Accès au contenu
Nuciculture

Eviter le tassement  des sols dans les vergers 

À Cras (Isère), la coopérative Coopenoix a organisé une journée technique sur le thème du tassement des sols.

Eviter le tassement  des sols dans les vergers 
Observation du profil du sol dans un plantier de fernor à Cras.
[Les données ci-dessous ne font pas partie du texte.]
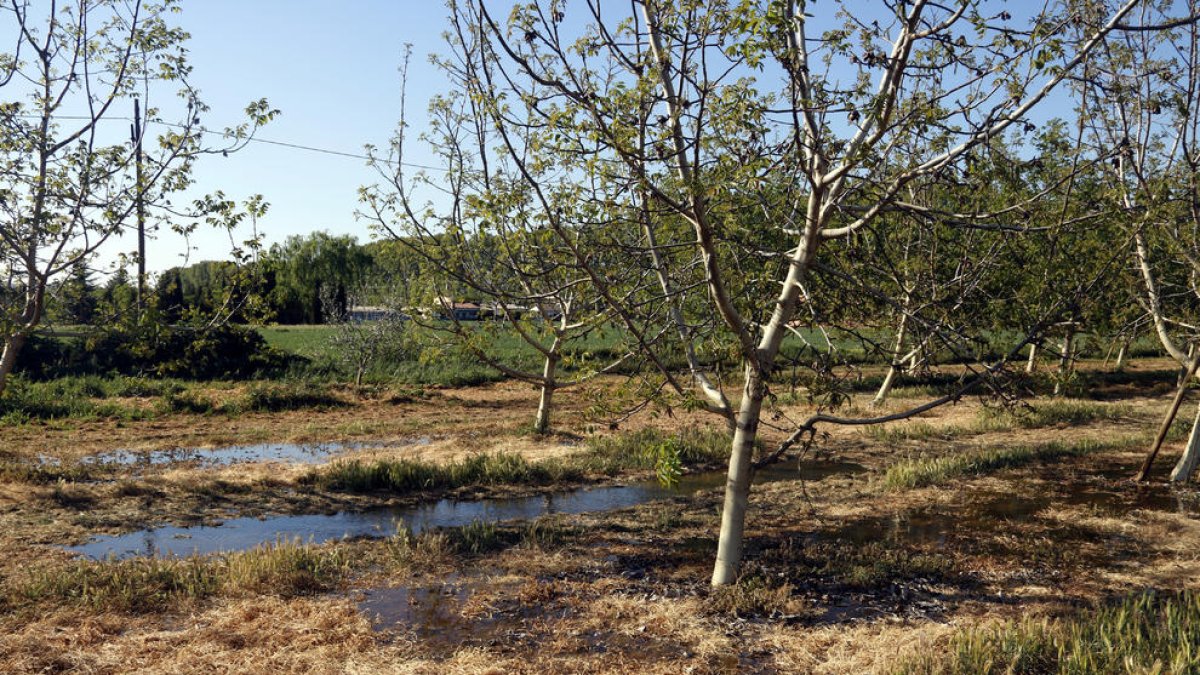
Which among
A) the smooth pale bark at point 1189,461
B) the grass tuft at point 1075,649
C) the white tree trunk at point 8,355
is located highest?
the white tree trunk at point 8,355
La coopérative Coopenoix a organisé une journée technique sur le tassement des sols dans les vergers de noyers, à Cras, à la mi-juin. Eudes Aarnink, consultant à l’Isara Lyon, et Marc Pelletier, spécialiste des pneumatiques agricoles chez Michelin, ont respectivement présenté les causes du phénomène de tassement et les techniques pneumatiques pour alléger le passage des engins.
Des démonstrations de passage d’engins (tracteur, pulvé, ramasseuse) ont été effectuées dans un plantier de fernor.
Le principal problème lié au tassement du sol est la perte de porosité 
« plus ou moins réversible en fonction de la constitution du sol », explique Eudes Aarnink. Un sol se tasse sous l’effet des conditions climatiques ou de l’activité humaine. Même un sol équilibré, composé à 50% de matière solide et 50% d’air et d’eau, voit sa porosité se réduire sous l’effet du tassement.
Le travail du sol est une des premières solutions pour restaurer un tassement. « Les outils à dents permettent de créer une porosité verticale, indique Eudes Aarnink. Les limites restent la profondeur de travail. » Il est donc difficile d’intervenir sur un tassement profond. 

Trois types de porosité

Les couverts végétaux peuvent être envisagés comme solution mais leur effet se mesure sur le long terme. « En revanche, un couvert sur un sol qui n’est pas tassé contribue au maintien de sa structure », assure le consultant. 
Il précise le fonctionnement du système racinaire d’un couvert : « La plante longe la semelle et descend dès qu’elle trouve une porosité naturelle. Ensuite, la porosité s’écarte de la racine, mais cela prend des années. »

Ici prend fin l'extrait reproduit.